### LISTED ENTRIES

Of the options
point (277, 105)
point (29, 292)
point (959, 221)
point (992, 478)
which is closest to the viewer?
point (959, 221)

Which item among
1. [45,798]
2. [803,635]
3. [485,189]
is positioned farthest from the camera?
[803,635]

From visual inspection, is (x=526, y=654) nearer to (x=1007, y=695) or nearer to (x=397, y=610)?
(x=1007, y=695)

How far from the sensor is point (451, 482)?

### STATED PROBLEM
Rewrite the entries above, swapping "camera" for "lens" and leaving every other word and mark unchanged.

### ANSWER BELOW
Of the options
point (277, 105)
point (29, 292)
point (959, 221)
point (992, 478)
which is closest to the viewer?
point (959, 221)

Which item among
1. [45,798]
2. [803,635]
3. [485,189]
is positioned farthest from the lens?
[803,635]

From visual inspection, is (x=526, y=654) nearer to (x=1007, y=695) or nearer to (x=397, y=610)?
(x=1007, y=695)

How far from the sensor is point (451, 482)?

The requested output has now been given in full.